**Text to read**:
◆ ◆ ◆ ◆ ◆
INTRODUCTION
On 01 September 2023, a three-judge bench of the Hon’ble Supreme Court of India (“Court”), led by the Chief Justice of India, Dr. Dhananjaya Y Chandrachud, while answering a reference, in Revanasiddappa and another versus Mallikarjun and others, 2023 SCC OnLine SC 1087 (“Revanasiddappa”) put a quietus to the issue surrounding inheritance rights of an illegitimate child to the parents’ property whose marriage is null and void under Section 11 of the Hindu Marriage Act, 1955 (“HMA”) or voidable under Section 12 of HMA. .The common judgment and order was passed in a group of matters. The Hon’ble Court held that, a child of an ‘invalid marriage’ is entitled to a share in the parents’ property, both self-acquired and ancestral, after ascertaining the rights of such parent as per the mandate prescribed under the Hindu Succession Act, 1956 (“HSA”). Such child, however, does not become a coparcener in the Hindu Mitakshara Joint Family.
The reference was necessitated due to divergent views taken by two benches of the Court in Jinia Keotin v Kumar Sitaram Manjhi, (2003) 1 SCC 730 (“Jinia Keotin”) and Revanasiddappa v Mallik Arjun, (2011) 11 SCC 1. Jinia Keotin held that merely because a child born out of a void and illegal marriage has been safeguarded under Section 16 of HMA, he/she cannot be equated with the legitimate offspring or form part of a coparcenary. Per contra, Revanasiddappa held that once an illegitimate child is sanctioned with legislative legitimacy under Section 16 of HMA, he/she ought not to be discriminated against and he/she is on par with other legitimate children in respect of all the rights in the property of their parents, including self-acquired and ancestral property.
FACTUAL BACKGROUND
- The Appellants are the illegitimate sons of Shri Shivasharanappa.
- The first wife of Shivasharanappa along with her two sons, the Respondents herein, filed a suit for partition of their share with respect to ancestral properties (“Suit Properties”) of Shivasharanappa. The first wife contended that Shivasharanappa, married the second wife, while his first marriage was subsisting, therefore, the children born out of the second marriage are not entitled to any share in the ancestral property as they are not coparceners.
- The Trial Court held in favour of the first wife and observed that she, her two sons and Shivasharanappa are entitled to the Suit Properties. The illegitimate children cannot have any claim on the Suit Properties. Thereafter, the Appellate Court held that the illegitimate children, are also entitled to a share in the Suit Properties.
- In a second appeal preferred by the first wife and her sons, the Hon’ble High Court of Karnataka held that the illegitimate children are not entitled to a share of the coparcenary property by birth but are only entitled to the specific share of their father, which stands determined / ascertained upon partition. The High Court further held that the illegitimate children would be entitled to such share in their father’s dying intestate and not during his lifetime.
◆ ◆ ◆ ◆ ◆
**Data lines**:
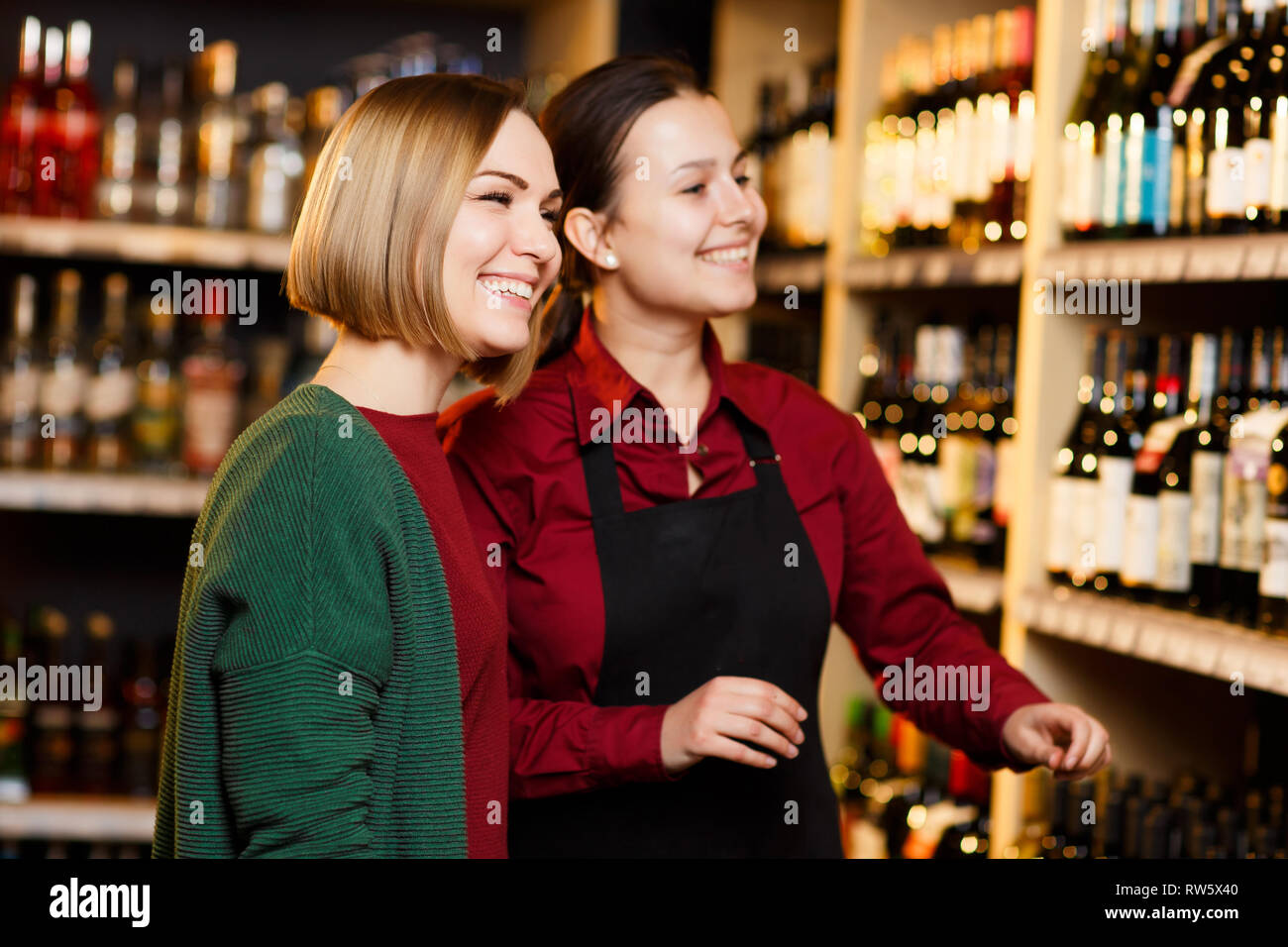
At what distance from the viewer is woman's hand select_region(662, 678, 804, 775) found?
◆ ◆ ◆ ◆ ◆
**Goals**:
1 – List every court case that the article on the inheritance ruling cites, giving each one's name and citation as they appear in the article.
2 – Continue the article on the inheritance ruling, starting right after its final sentence.
The lines after the article on the inheritance ruling are separate material and have nothing to do with it.

**Answers for the exercise**:
1 –
- Revanasiddappa and another versus Mallikarjun and others, 2023 SCC OnLine SC 1087
- Jinia Keotin v Kumar Sitaram Manjhi, (2003) 1 SCC 730
- Revanasiddappa v Mallik Arjun, (2011) 11 SCC 1

2 –
- Aggrieved thereto, the Appellant approached the Hon’ble Supreme Court.
ISSUES
The three judge Bench formulated the following issues:
i. Whether the legislative intent is to confer legitimacy on a child covered by Section 16 in a manner that makes him/her a coparcener, and thus entitled to claim a share in coparcenary property - actual or notional.
ii. At what point does a coparcenary property become the property of the parent?
ARGUMENTS BY THE APPELLANT
- Section 16(3) of HMA does not circumscribe the rights of a child born of a void or voidable marriage except restricting it to the property of his/her parents. The said provision confers all the connotations of legitimacy on such a child, including coparcenary rights in the property of the father. Further, Section 16(3) of HMA does not qualify the expression ‘property’ either with ancestral or self-acquired.
- Property of the parent includes the share in the coparcenary property, once the larger coparcenary stands partitioned.
- The purport of Section 16 is not only to eliminate the stigma experienced by such children, but to treat all children, legitimate per se or legitimate by reason of sub section 3 of Section 16, alike.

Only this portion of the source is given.